In a book that starts with the most epic pizza delivery ever, speed is critical. The energy of the opening scene is finger-bitingly frenetic, as the time ticks down and Hiro’s car zooms to its final resting place in a Burbclave swimming pool. Everything rockets along, and some things move too quickly for their motion to even register. This reminded me of the limited flicker-fusion rate (the speed with which our eyes perceive) of the human eye, which makes what happens very quickly either very vague or totally invisible. To us, hummingbirds’ wings are just an indistinct blur and fluorescent lights do not drive us all insane because we cannot see them flickering.
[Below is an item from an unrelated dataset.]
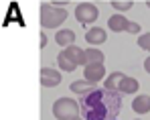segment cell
<instances>
[{"instance_id": "cell-21", "label": "cell", "mask_w": 150, "mask_h": 120, "mask_svg": "<svg viewBox=\"0 0 150 120\" xmlns=\"http://www.w3.org/2000/svg\"><path fill=\"white\" fill-rule=\"evenodd\" d=\"M146 6H148V8H150V2H146Z\"/></svg>"}, {"instance_id": "cell-4", "label": "cell", "mask_w": 150, "mask_h": 120, "mask_svg": "<svg viewBox=\"0 0 150 120\" xmlns=\"http://www.w3.org/2000/svg\"><path fill=\"white\" fill-rule=\"evenodd\" d=\"M98 16H100V8L96 4H91V2H81V4L75 6V19H77V23L83 24V26L96 23Z\"/></svg>"}, {"instance_id": "cell-15", "label": "cell", "mask_w": 150, "mask_h": 120, "mask_svg": "<svg viewBox=\"0 0 150 120\" xmlns=\"http://www.w3.org/2000/svg\"><path fill=\"white\" fill-rule=\"evenodd\" d=\"M126 75L122 71H114L110 73L108 77H105V90H112V92H118V88H120V84H122V79H124Z\"/></svg>"}, {"instance_id": "cell-7", "label": "cell", "mask_w": 150, "mask_h": 120, "mask_svg": "<svg viewBox=\"0 0 150 120\" xmlns=\"http://www.w3.org/2000/svg\"><path fill=\"white\" fill-rule=\"evenodd\" d=\"M108 26H110L114 33H130V29H132V21H128L124 14H114V16H110Z\"/></svg>"}, {"instance_id": "cell-13", "label": "cell", "mask_w": 150, "mask_h": 120, "mask_svg": "<svg viewBox=\"0 0 150 120\" xmlns=\"http://www.w3.org/2000/svg\"><path fill=\"white\" fill-rule=\"evenodd\" d=\"M138 88H140V81H138L136 77L126 75L124 79H122V84H120V88H118V92H120V94H128V96H132V94L138 92Z\"/></svg>"}, {"instance_id": "cell-18", "label": "cell", "mask_w": 150, "mask_h": 120, "mask_svg": "<svg viewBox=\"0 0 150 120\" xmlns=\"http://www.w3.org/2000/svg\"><path fill=\"white\" fill-rule=\"evenodd\" d=\"M138 47L150 53V33H142V35L138 37Z\"/></svg>"}, {"instance_id": "cell-3", "label": "cell", "mask_w": 150, "mask_h": 120, "mask_svg": "<svg viewBox=\"0 0 150 120\" xmlns=\"http://www.w3.org/2000/svg\"><path fill=\"white\" fill-rule=\"evenodd\" d=\"M81 114V104H77L73 98H59L53 104V116L57 120H75Z\"/></svg>"}, {"instance_id": "cell-12", "label": "cell", "mask_w": 150, "mask_h": 120, "mask_svg": "<svg viewBox=\"0 0 150 120\" xmlns=\"http://www.w3.org/2000/svg\"><path fill=\"white\" fill-rule=\"evenodd\" d=\"M69 90H71L73 94L87 96V94H91V92L96 90V84H91V81H87V79H79V81H71Z\"/></svg>"}, {"instance_id": "cell-2", "label": "cell", "mask_w": 150, "mask_h": 120, "mask_svg": "<svg viewBox=\"0 0 150 120\" xmlns=\"http://www.w3.org/2000/svg\"><path fill=\"white\" fill-rule=\"evenodd\" d=\"M39 21H41L43 29H57V26H61L67 21V10L65 8H57L55 4L45 2V4H41V16H39Z\"/></svg>"}, {"instance_id": "cell-5", "label": "cell", "mask_w": 150, "mask_h": 120, "mask_svg": "<svg viewBox=\"0 0 150 120\" xmlns=\"http://www.w3.org/2000/svg\"><path fill=\"white\" fill-rule=\"evenodd\" d=\"M61 84V73L53 67H43L41 69V86L43 88H57Z\"/></svg>"}, {"instance_id": "cell-10", "label": "cell", "mask_w": 150, "mask_h": 120, "mask_svg": "<svg viewBox=\"0 0 150 120\" xmlns=\"http://www.w3.org/2000/svg\"><path fill=\"white\" fill-rule=\"evenodd\" d=\"M105 75V67L103 65H85L83 67V79L91 81V84H98L103 79Z\"/></svg>"}, {"instance_id": "cell-8", "label": "cell", "mask_w": 150, "mask_h": 120, "mask_svg": "<svg viewBox=\"0 0 150 120\" xmlns=\"http://www.w3.org/2000/svg\"><path fill=\"white\" fill-rule=\"evenodd\" d=\"M55 43L63 49L75 45V31L73 29H61V31H57L55 33Z\"/></svg>"}, {"instance_id": "cell-22", "label": "cell", "mask_w": 150, "mask_h": 120, "mask_svg": "<svg viewBox=\"0 0 150 120\" xmlns=\"http://www.w3.org/2000/svg\"><path fill=\"white\" fill-rule=\"evenodd\" d=\"M75 120H81V118H75Z\"/></svg>"}, {"instance_id": "cell-19", "label": "cell", "mask_w": 150, "mask_h": 120, "mask_svg": "<svg viewBox=\"0 0 150 120\" xmlns=\"http://www.w3.org/2000/svg\"><path fill=\"white\" fill-rule=\"evenodd\" d=\"M39 45H41V49L47 47V37H45V33H41V41H39Z\"/></svg>"}, {"instance_id": "cell-16", "label": "cell", "mask_w": 150, "mask_h": 120, "mask_svg": "<svg viewBox=\"0 0 150 120\" xmlns=\"http://www.w3.org/2000/svg\"><path fill=\"white\" fill-rule=\"evenodd\" d=\"M57 67H59L61 71H69V73L77 69V65H73V63H71V61H69V59L63 55V51L57 55Z\"/></svg>"}, {"instance_id": "cell-1", "label": "cell", "mask_w": 150, "mask_h": 120, "mask_svg": "<svg viewBox=\"0 0 150 120\" xmlns=\"http://www.w3.org/2000/svg\"><path fill=\"white\" fill-rule=\"evenodd\" d=\"M122 94L96 88L91 94L81 98V114L85 120H114L122 112Z\"/></svg>"}, {"instance_id": "cell-17", "label": "cell", "mask_w": 150, "mask_h": 120, "mask_svg": "<svg viewBox=\"0 0 150 120\" xmlns=\"http://www.w3.org/2000/svg\"><path fill=\"white\" fill-rule=\"evenodd\" d=\"M132 6H134V2H130V0H126V2H112V8H114V10H118L120 14L126 12V10H130Z\"/></svg>"}, {"instance_id": "cell-24", "label": "cell", "mask_w": 150, "mask_h": 120, "mask_svg": "<svg viewBox=\"0 0 150 120\" xmlns=\"http://www.w3.org/2000/svg\"><path fill=\"white\" fill-rule=\"evenodd\" d=\"M136 120H140V118H136Z\"/></svg>"}, {"instance_id": "cell-14", "label": "cell", "mask_w": 150, "mask_h": 120, "mask_svg": "<svg viewBox=\"0 0 150 120\" xmlns=\"http://www.w3.org/2000/svg\"><path fill=\"white\" fill-rule=\"evenodd\" d=\"M105 55L100 49H85V65H103Z\"/></svg>"}, {"instance_id": "cell-6", "label": "cell", "mask_w": 150, "mask_h": 120, "mask_svg": "<svg viewBox=\"0 0 150 120\" xmlns=\"http://www.w3.org/2000/svg\"><path fill=\"white\" fill-rule=\"evenodd\" d=\"M85 41H87L91 47L103 45V43L108 41V33H105V29H101V26H91V29L85 33Z\"/></svg>"}, {"instance_id": "cell-9", "label": "cell", "mask_w": 150, "mask_h": 120, "mask_svg": "<svg viewBox=\"0 0 150 120\" xmlns=\"http://www.w3.org/2000/svg\"><path fill=\"white\" fill-rule=\"evenodd\" d=\"M63 55H65L73 65H85V49L77 47V45H71V47L63 49Z\"/></svg>"}, {"instance_id": "cell-23", "label": "cell", "mask_w": 150, "mask_h": 120, "mask_svg": "<svg viewBox=\"0 0 150 120\" xmlns=\"http://www.w3.org/2000/svg\"><path fill=\"white\" fill-rule=\"evenodd\" d=\"M114 120H120V118H114Z\"/></svg>"}, {"instance_id": "cell-20", "label": "cell", "mask_w": 150, "mask_h": 120, "mask_svg": "<svg viewBox=\"0 0 150 120\" xmlns=\"http://www.w3.org/2000/svg\"><path fill=\"white\" fill-rule=\"evenodd\" d=\"M144 69H146V73H150V55L144 59Z\"/></svg>"}, {"instance_id": "cell-11", "label": "cell", "mask_w": 150, "mask_h": 120, "mask_svg": "<svg viewBox=\"0 0 150 120\" xmlns=\"http://www.w3.org/2000/svg\"><path fill=\"white\" fill-rule=\"evenodd\" d=\"M132 110L136 114H148L150 112V96L148 94H140L132 100Z\"/></svg>"}]
</instances>
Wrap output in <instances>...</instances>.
With a higher flicker-fusion threshold, we would actually see each distinct beat of the hummingbird’s wings.

For all the technology zooming around in Snow Crash, we are still limited by the range of our senses. For example, besides Hiro and Y.T., no one has ever seen a Rat Thing because they move too fast (94). A few pages later, Y.T. is perplexed by the appearance of a Mafia Town Car: “How do they do it? You see these Town Cars everywhere, but you never see them move, never see them get anyplace. She’s not even sure they have engines in them” (100). The omnipresent yet insidious Mafia manages to elude perception with ease. Even with all of Lagos’ technological enhancements—he can see visual light, infrared, radar, and ultrasound simultaneously—he still ends up getting “slit open like a salmon” (138).

In addition to the ability of the senses to gather information, speed is also crucial in transferring information digitally and connecting to the Metaverse. Many of us can remember the infuriatingly slow dial-up internet connections of days of yore and even today, e-mailing large attachments can be a time-consuming process. In Snow Crash, a fiberoptic cable enables a transfer of information swift enough to create a detailed, high-resolution experience of the Metaverse. The richness and complexity of the digital world in Snow Crash offers a striking contrast to the minimalism and comparatively low-fi vibe of LamdaMOO in “A Rape in Cyberspace.” The speed with which events unfold in LamdaMOO are on par with our flicker-fusion rates, while Snow Crash flies by at an almost supersonic speed, like a hummingbird on steroids.

The virtual reality of LamdaMOO is, as far as I can tell from the article, solely text-based—no flashy graphics or life-like avatars yet. This simplicity permits a great deal of freedom among the users. In the colorful Metaverse of Snow Crash, where the most carefully crafted avatars look just like real people, it is far more difficult to envision the living human being behind the overwhelmingly realistic avatar. But in LamdaMOO, nothing is “real” in the sense that it could be mistaken for real life. It’s just words on a screen. For example, the fact that evangeline describes her room as “infinite in expanse and fluid in form” does not stop the writer of the article from feeling that her room is “claustrophobic” instead, “dank and overheated by virtual bodies, pressing against your skin” (8). Given a text, we are all free to envision it however we wish. But as technology advances, the transfer of information becomes ever swifter and we gain greater and greater control over how our digital selves are presented, leaving less to the imagination. I know nothing about what virtual reality or avatars look like today, but based on animation in movies and commercials for video games, the digital can be incredibly real. Our senses are all too fallible, and can easily be seduced by technology into, if not mistaking the virtual for the real, than into preferring digital perfection to real imperfection.